The research aims to develop an efficient synthetic route for lophocladines A and B, which are 2,7-naphthyridine derivatives with significant biological activities. These compounds have shown potential in various applications, including as NMDA receptor ligands and cytotoxic agents against cancer cells. The study employs nucleophilic substitution of 4-chloronicotinic acid with a carbanion generated from phenylacetonitrile as a key step, followed by reduction, lactamization, and oxidation to synthesize lophocladine A. Further amination leads to lophocladine B and its C1 analogues. 4-chloronicotinic acid (4) plays a crucial role as a starting material for the synthesis of lophocladines A and B. This compound is chosen due to its stability and ease of preparation, which makes it an ideal precursor for the nucleophilic substitution reaction that is central to the synthetic strategy. The synthesized compounds were evaluated for their cytotoxicity against leukemia cells, revealing that the naphthyridine C1 position significantly affects their potency. The study concludes that the developed synthetic method is efficient and can be applied to produce other C4 analogues, potentially expanding the scope of bioactive compounds for pharmaceutical applications.
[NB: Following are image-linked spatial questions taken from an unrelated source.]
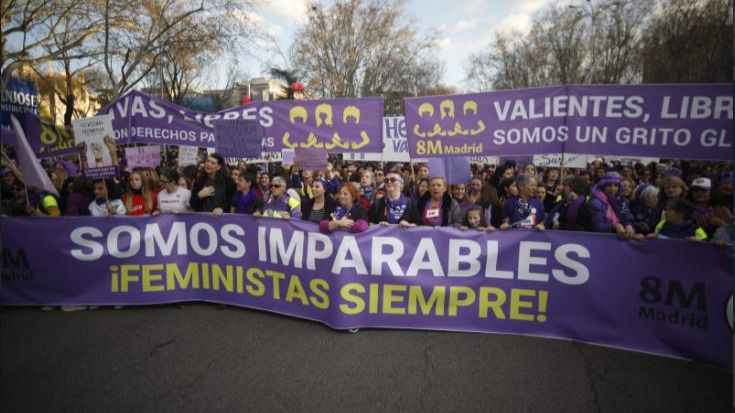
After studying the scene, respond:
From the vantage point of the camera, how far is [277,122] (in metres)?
5.79

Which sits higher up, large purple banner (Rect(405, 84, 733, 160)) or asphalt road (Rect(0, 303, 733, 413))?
large purple banner (Rect(405, 84, 733, 160))

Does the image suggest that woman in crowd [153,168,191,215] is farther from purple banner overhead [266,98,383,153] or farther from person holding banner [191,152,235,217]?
purple banner overhead [266,98,383,153]

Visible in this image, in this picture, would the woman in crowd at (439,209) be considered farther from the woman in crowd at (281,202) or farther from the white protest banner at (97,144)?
the white protest banner at (97,144)

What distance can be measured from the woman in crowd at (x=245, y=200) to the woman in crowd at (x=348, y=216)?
1.22 metres

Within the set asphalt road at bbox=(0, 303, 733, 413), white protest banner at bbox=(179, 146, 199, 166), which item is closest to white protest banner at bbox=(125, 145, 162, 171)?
asphalt road at bbox=(0, 303, 733, 413)

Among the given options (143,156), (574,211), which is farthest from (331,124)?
(574,211)

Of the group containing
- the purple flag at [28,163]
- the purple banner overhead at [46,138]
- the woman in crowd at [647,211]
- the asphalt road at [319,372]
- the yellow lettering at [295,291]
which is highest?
the purple banner overhead at [46,138]

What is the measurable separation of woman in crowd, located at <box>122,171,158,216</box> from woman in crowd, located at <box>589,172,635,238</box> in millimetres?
5604

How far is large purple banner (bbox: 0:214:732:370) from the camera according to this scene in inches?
144

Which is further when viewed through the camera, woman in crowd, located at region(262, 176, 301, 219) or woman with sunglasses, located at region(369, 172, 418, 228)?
woman in crowd, located at region(262, 176, 301, 219)

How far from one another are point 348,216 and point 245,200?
181 cm

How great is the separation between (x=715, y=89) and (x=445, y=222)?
3040mm

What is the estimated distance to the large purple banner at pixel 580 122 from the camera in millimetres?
4020

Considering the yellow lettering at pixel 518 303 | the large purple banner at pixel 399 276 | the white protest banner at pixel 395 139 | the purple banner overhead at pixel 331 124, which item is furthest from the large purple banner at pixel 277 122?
the white protest banner at pixel 395 139
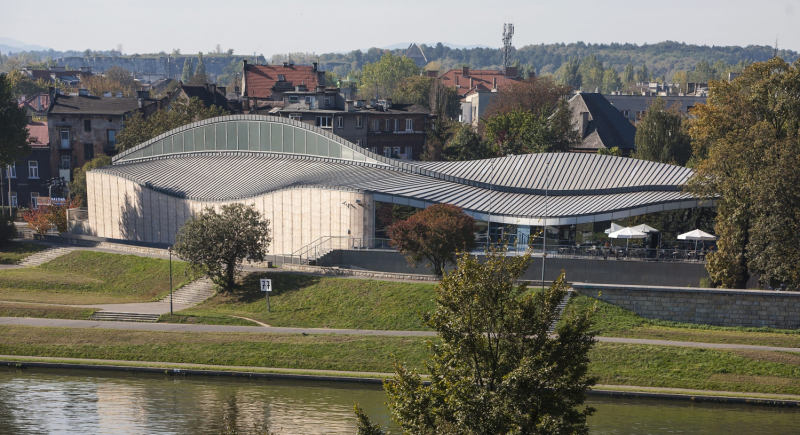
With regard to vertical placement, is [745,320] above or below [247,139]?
below

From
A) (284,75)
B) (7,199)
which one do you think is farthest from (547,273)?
(284,75)

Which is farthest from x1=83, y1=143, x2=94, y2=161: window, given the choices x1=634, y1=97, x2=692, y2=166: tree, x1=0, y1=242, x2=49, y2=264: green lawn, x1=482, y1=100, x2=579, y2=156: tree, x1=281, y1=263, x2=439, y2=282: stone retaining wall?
x1=634, y1=97, x2=692, y2=166: tree

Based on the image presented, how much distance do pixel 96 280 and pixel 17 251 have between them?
592 inches

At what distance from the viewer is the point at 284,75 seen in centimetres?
14450

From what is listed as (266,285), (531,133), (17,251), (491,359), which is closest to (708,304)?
(266,285)

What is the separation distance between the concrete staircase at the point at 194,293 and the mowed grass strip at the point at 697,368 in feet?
96.4

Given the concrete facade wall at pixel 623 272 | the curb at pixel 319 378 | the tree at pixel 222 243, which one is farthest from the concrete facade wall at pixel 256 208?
the curb at pixel 319 378

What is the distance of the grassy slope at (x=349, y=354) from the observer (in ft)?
144

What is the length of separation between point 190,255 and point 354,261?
11876mm

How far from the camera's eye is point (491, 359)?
2400 centimetres

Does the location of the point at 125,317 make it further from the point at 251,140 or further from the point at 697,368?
the point at 697,368

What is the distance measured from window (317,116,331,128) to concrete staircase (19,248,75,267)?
34561mm

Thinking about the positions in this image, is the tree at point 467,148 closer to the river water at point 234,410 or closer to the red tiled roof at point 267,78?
the red tiled roof at point 267,78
2-Oxo-1,8-naphthyridine-3-carboxylic Acid Derivatives with Potent Gastric Antisecretory Properties

10.1021/jm00395a015

The research focuses on the synthesis and evaluation of 2-oxo-1,8-naphthyridine-3-carboxylic acid derivatives for their potent gastric antisecretory properties. The primary purpose of this study was to develop therapeutic agents for the treatment of peptic ulcer disease by optimizing the activity of these naphthyridine derivatives. The researchers synthesized various derivatives and evaluated their effects on gastric acid secretion using the pyloric-ligated rat model and the Pavlov-pouch dog model. Key compounds tested included 4-amino-1-ethyl-1,2-dihydro-2-oxo-1,8-naphthyridine-3-carboxylic acid ethyl ester (35) and 1-ethyl-1,2-dihydro-7-methyl-4-(4-methyl-1-piperazinyl)-2-oxo-1,8-naphthyridine-3-carboxylic acid ethyl ester (77). The study concluded that these compounds were more potent than cimetidine in reducing gastric acid output in rats and dogs.

10.1021/jo01353a009

The study explores the synthesis of various substituted naphthyridines and biphenyls through different chemical reactions. Key chemicals involved include N-(3-amino-4-picolylidene)-p-toluidine, which serves as a precursor for multiple reactions to produce compounds like 1,7-naphthyridine-2-aldoxime, 2,9-diaza-6,8-dihydro-7,7-dimethyl-5-oxoanthracene, and 7,9-diazabenz[f]indane. These compounds are formed by reacting the precursor with different reagents such as isonitrosoacetone, dimethyldihydroresorcinol, and cyclopentanone under specific conditions like heating and refluxing. The products are characterized by their melting points, yields, and elemental analysis. In another part of the study, the reaction of various p-aroylpropionic acids with benzoyl chloride is investigated, yielding substituted phthalides in the biphenyl series. The study also delves into the infrared and ultraviolet spectral analysis of these products to understand their structural properties.